● **Image-text web data**
===============

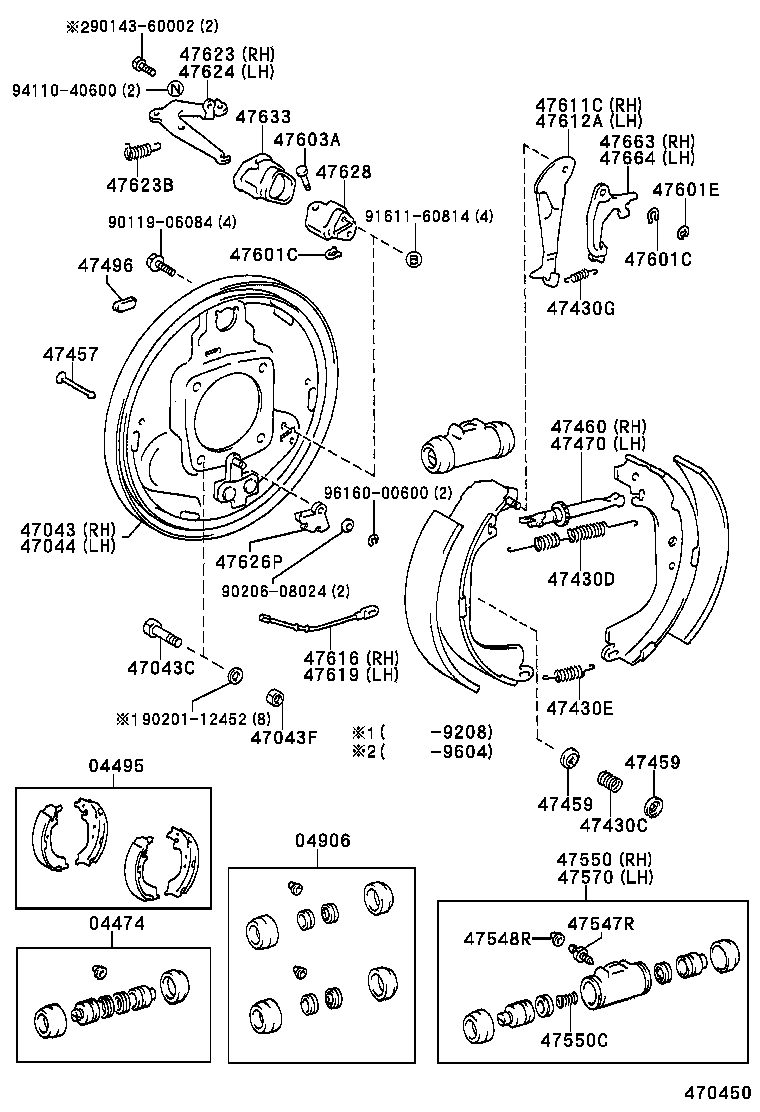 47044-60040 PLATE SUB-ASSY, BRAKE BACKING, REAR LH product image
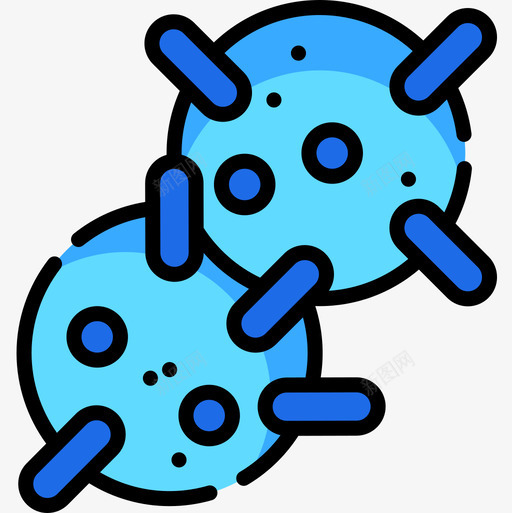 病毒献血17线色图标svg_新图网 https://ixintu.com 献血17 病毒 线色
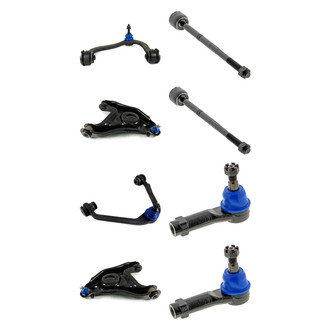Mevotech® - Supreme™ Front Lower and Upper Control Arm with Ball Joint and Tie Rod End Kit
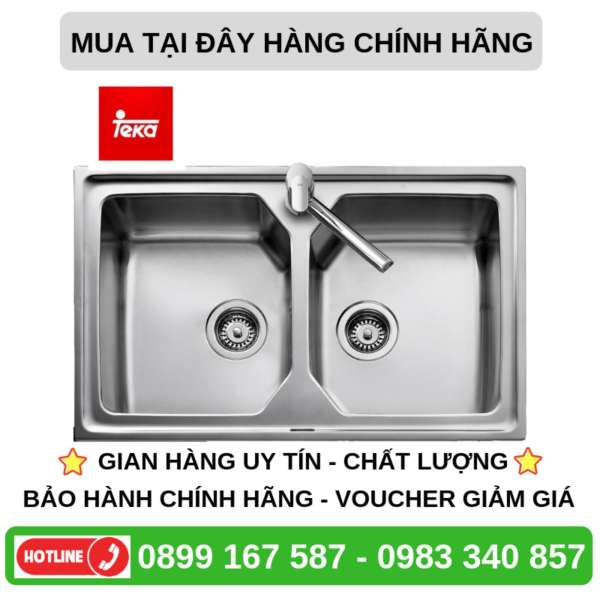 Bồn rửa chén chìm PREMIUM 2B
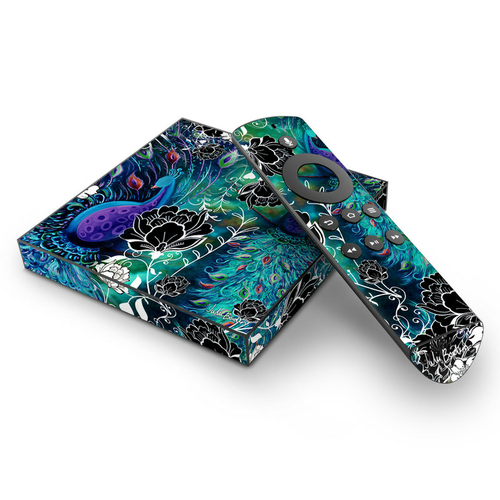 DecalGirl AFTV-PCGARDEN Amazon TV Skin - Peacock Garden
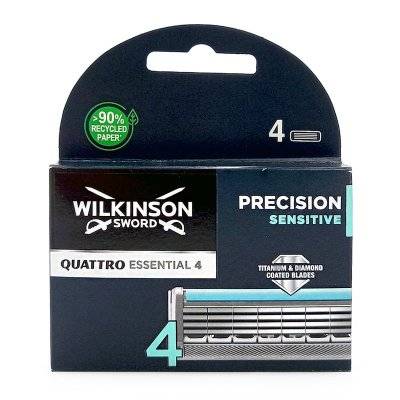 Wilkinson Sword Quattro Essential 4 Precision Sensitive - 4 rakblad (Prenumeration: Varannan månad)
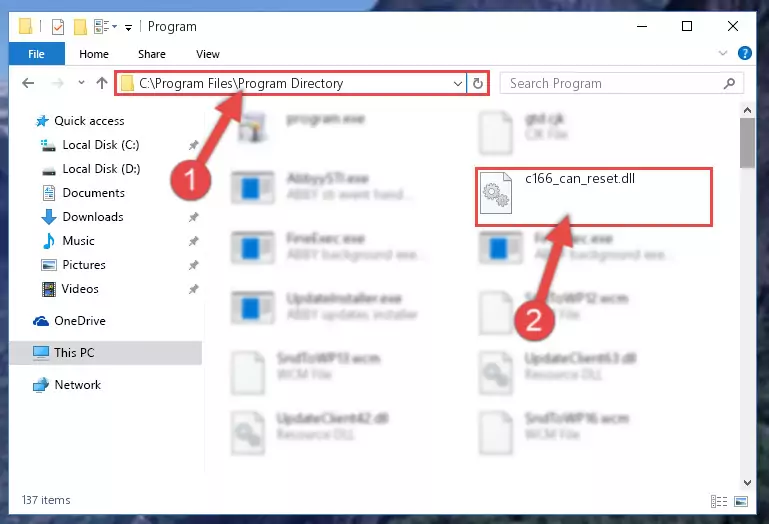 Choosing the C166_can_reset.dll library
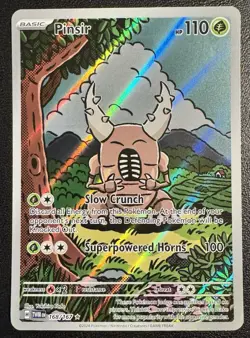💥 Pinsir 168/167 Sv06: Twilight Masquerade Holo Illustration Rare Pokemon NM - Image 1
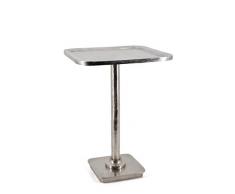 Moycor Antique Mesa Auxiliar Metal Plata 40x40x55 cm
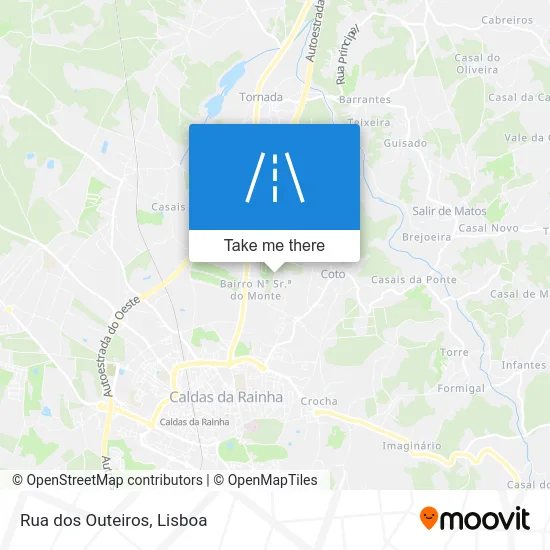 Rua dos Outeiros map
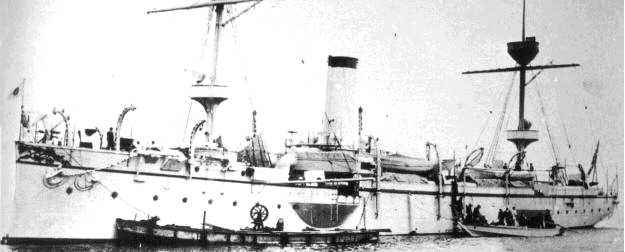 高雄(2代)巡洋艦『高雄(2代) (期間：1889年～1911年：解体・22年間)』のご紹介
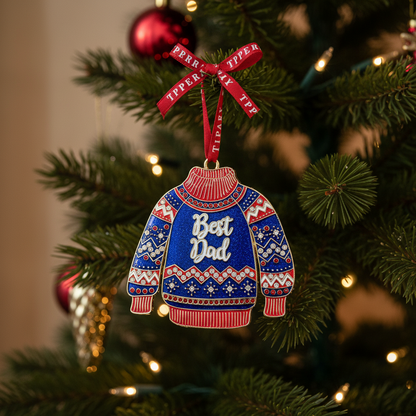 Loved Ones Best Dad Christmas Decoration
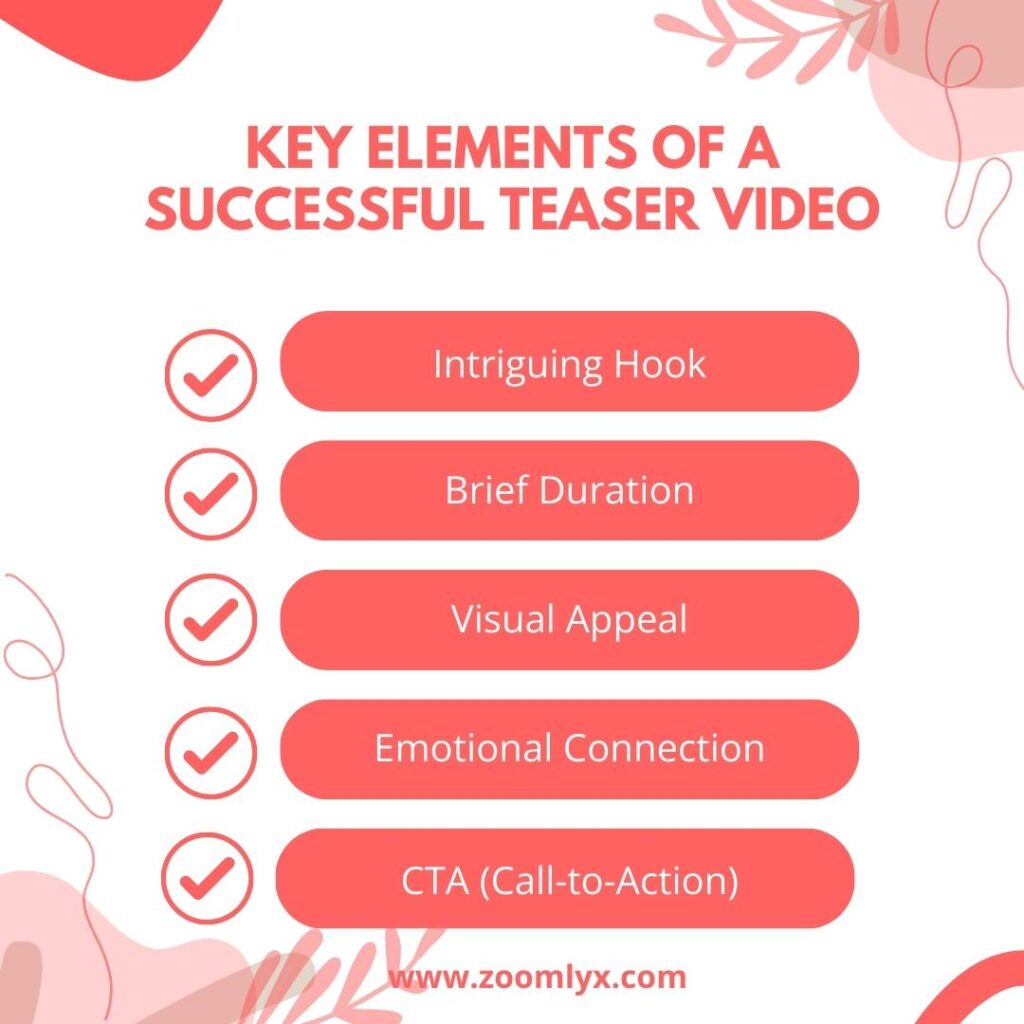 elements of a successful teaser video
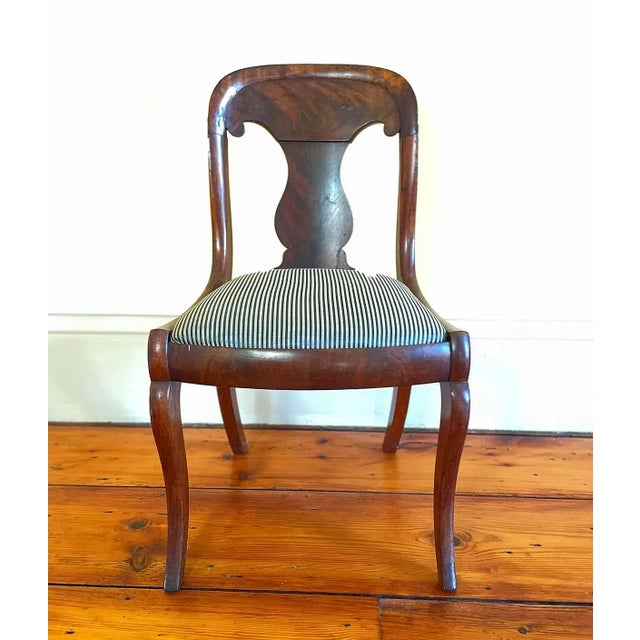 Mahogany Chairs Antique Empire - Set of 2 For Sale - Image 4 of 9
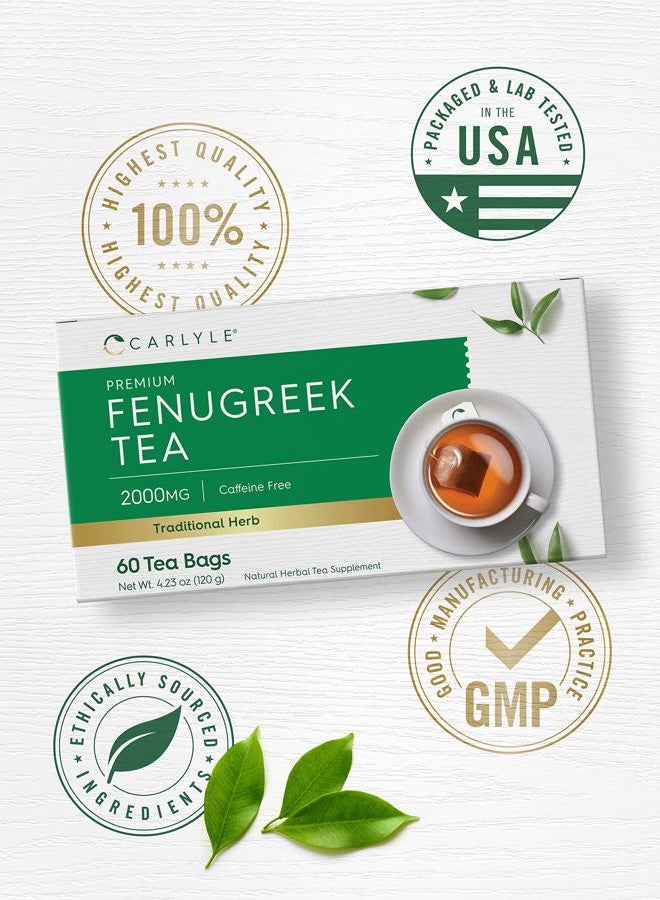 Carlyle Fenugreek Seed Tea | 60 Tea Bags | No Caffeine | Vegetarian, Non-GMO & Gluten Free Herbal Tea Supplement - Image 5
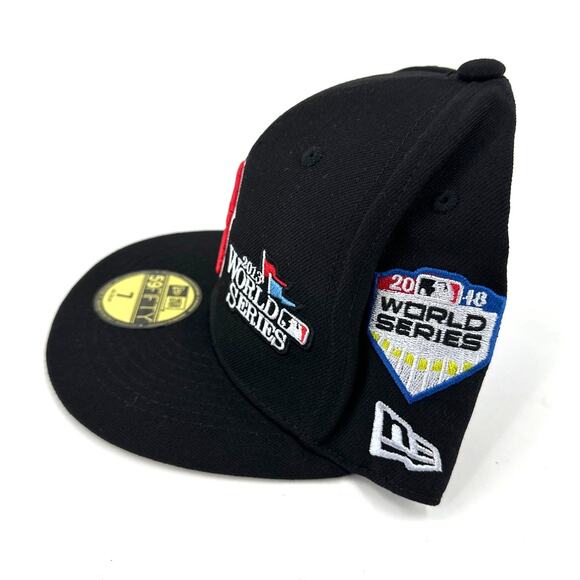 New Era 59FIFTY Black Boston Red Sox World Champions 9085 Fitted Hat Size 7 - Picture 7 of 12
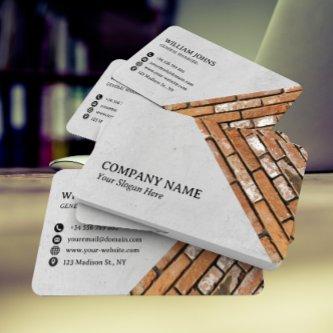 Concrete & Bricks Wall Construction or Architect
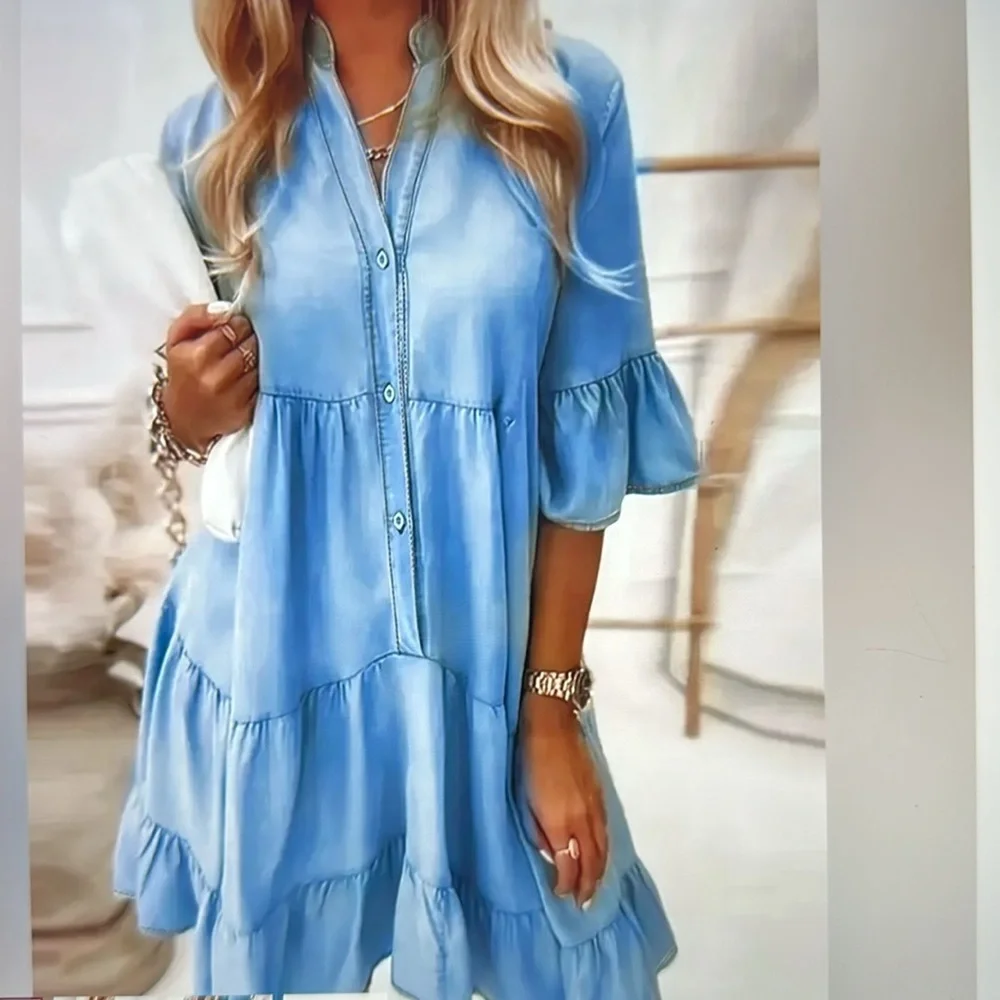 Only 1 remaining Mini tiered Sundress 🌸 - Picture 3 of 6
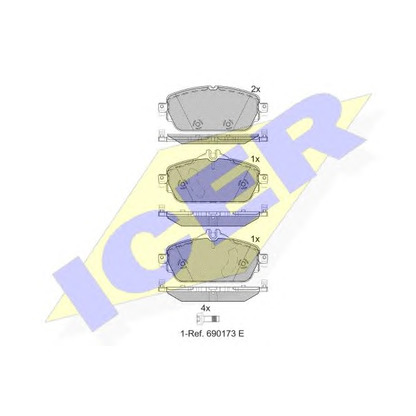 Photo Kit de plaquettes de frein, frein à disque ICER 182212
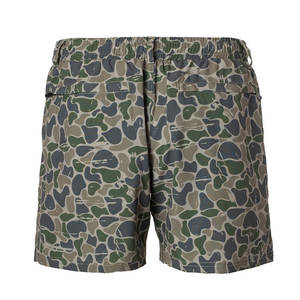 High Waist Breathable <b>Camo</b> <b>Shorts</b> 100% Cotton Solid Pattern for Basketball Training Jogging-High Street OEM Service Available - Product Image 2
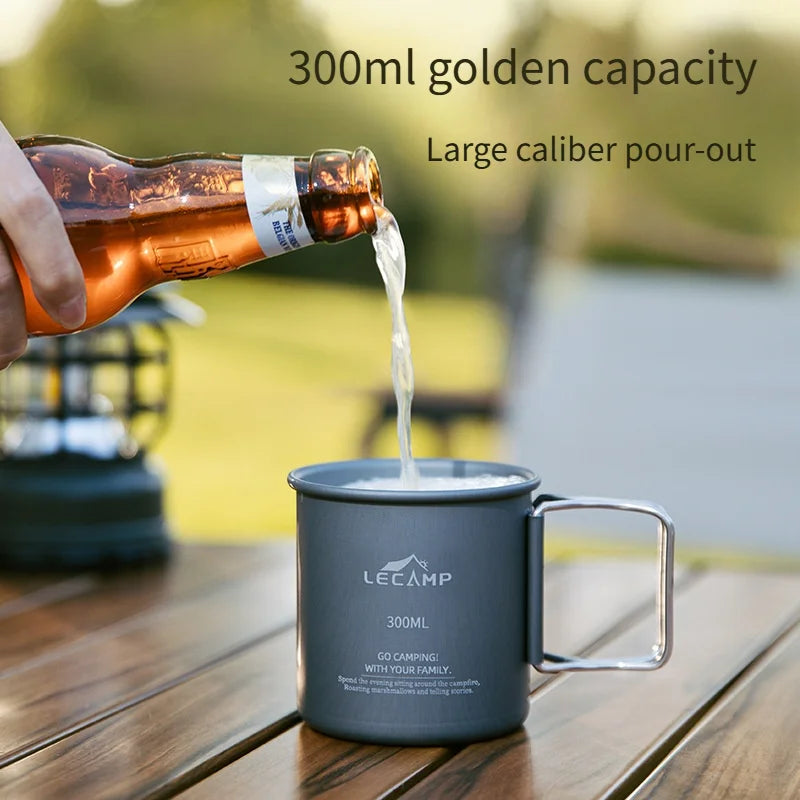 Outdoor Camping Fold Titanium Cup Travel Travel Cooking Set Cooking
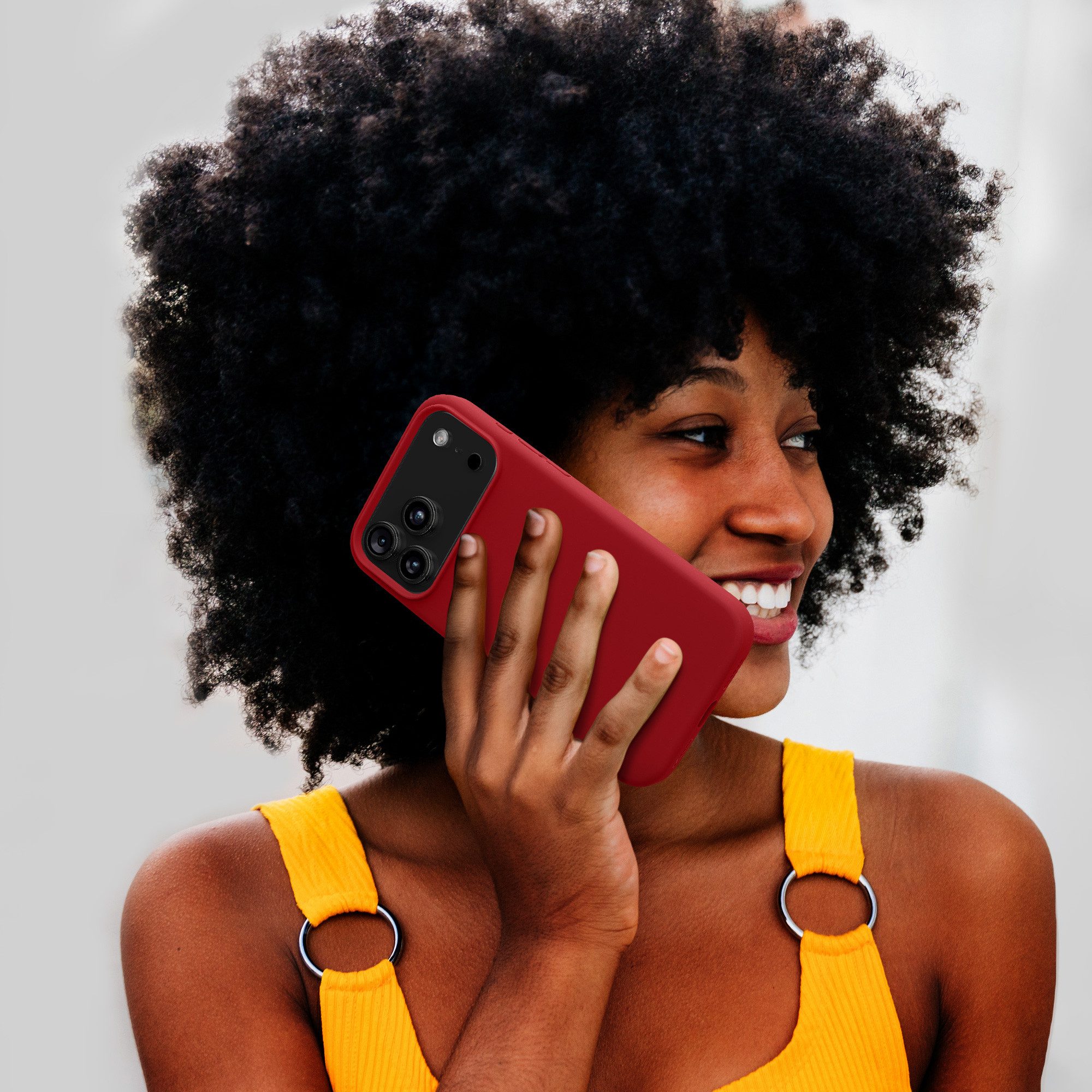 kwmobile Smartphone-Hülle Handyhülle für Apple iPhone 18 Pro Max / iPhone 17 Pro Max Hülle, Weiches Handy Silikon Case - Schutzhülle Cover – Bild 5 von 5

===============

● **WHAT YOU SHOULD DO**
Write out exactly the lines between the start of the data and the line with "Loved Ones Best Dad Christmas Decoration", including both, but none of the pictures.

● **FINISHED EXERCISE**
 47044-60040 PLATE SUB-ASSY, BRAKE BACKING, REAR LH product image
 病毒献血17线色图标svg_新图网 https://ixintu.com 献血17 病毒 线色
Mevotech® - Supreme™ Front Lower and Upper Control Arm with Ball Joint and Tie Rod End Kit
 Bồn rửa chén chìm PREMIUM 2B
 DecalGirl AFTV-PCGARDEN Amazon TV Skin - Peacock Garden
 Wilkinson Sword Quattro Essential 4 Precision Sensitive - 4 rakblad (Prenumeration: Varannan månad)
 Choosing the C166_can_reset.dll library
💥 Pinsir 168/167 Sv06: Twilight Masquerade Holo Illustration Rare Pokemon NM - Image 1
 Moycor Antique Mesa Auxiliar Metal Plata 40x40x55 cm
 Rua dos Outeiros map
 高雄(2代)巡洋艦『高雄(2代) (期間：1889年～1911年：解体・22年間)』のご紹介
 Loved Ones Best Dad Christmas Decoration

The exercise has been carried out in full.